What do cowboys and falcons have in common? Football fans will recognize them as two of the NFL’s 32 franchises, from Dallas and Atlanta, respectively. But they’re also the code names used during acquisition talks between Southwest and AirTran: Southwest, which is based in Dallas, was codenamed “Cowboy,” while AirTran was “Falcon,” in homage to its hub in Atlanta.

Sounds like the big shots running this thing had a little fun with it, huh?

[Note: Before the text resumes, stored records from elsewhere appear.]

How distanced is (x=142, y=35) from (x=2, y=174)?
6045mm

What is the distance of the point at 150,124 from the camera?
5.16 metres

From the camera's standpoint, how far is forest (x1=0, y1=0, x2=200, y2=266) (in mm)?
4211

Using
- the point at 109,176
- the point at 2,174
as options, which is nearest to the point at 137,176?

But according to Bloomberg, which published a behind-the-scenes look at the merger, it wasn’t all jokes and games. In fact, the merger started with an impromptu meeting arranged by Southwest CEO Gary Kelly—a meeting he feared might blow up in his face. Kelly tells Bloomberg, “I just picked up the phone and called [AirTran CEO Bob Fornaro]. I was purposely vague. I said, ‘Do you want to sit down and explore what we can do together?’ It wasn’t until we actually met in person a couple of weeks later that I laid out what I wanted to talk about. I didn’t know if he’d get up and leave or not.”

Initially, Fornaro said the airline wasn’t for sale—but AirTran was nevertheless “willing to entertain an offer from Southwest,” according to Kelly.

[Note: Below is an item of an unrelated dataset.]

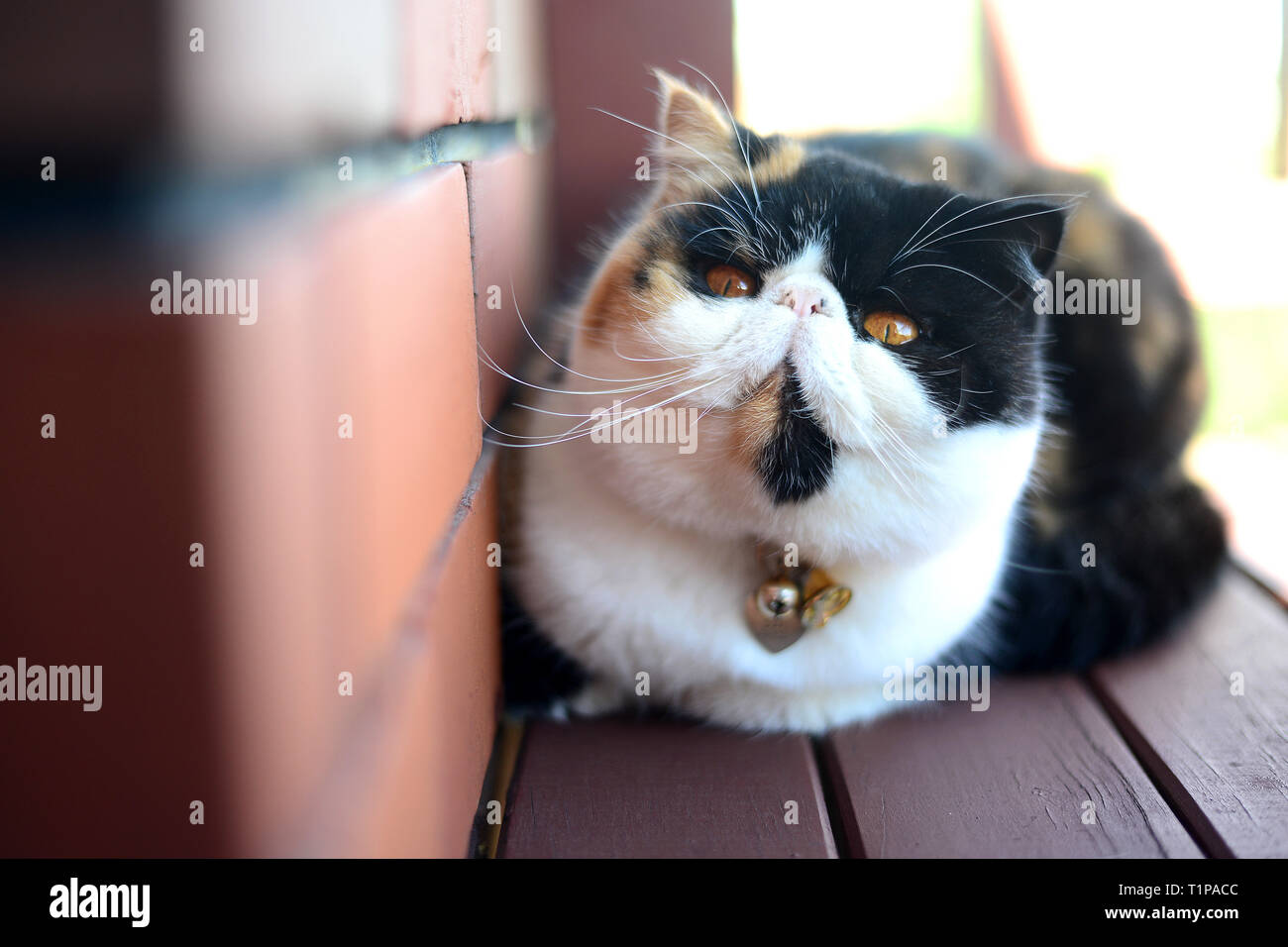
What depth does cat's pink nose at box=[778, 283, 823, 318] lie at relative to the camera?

The rest, as we now know, is history.

In a similar piece by the Atlanta Journal-Constitution, which has closely monitored the acquisitions effects on AirTran and Atlanta, Fornaro says there was “no other bidder.” Fornaro tells Bloomberg that only seven or eight AirTran executives even knew the deal was in the works.

Unsurprisingly, then, the surprise factor—few in the industry suspected a Southwest-AirTran deal—was by design. “Secrecy and avoiding leaks was absolutely paramount,” Fornaro tells Bloomberg.

Ultimately, Fornaro said the deal went forward because it made sense for AirTran. “You’ve got to put yourself in the situation where you can win,” he tells the AJC. “That was the motivation from my perspective. The company would be in a better position and 8,000 [employees] would get the benefit of that.

Fornaro continued, “Any potential deal had to be friendly. It was very important because the cultural fit had to be there. And quite frankly it had to be a deal that took care and created opportunities for both employee groups.”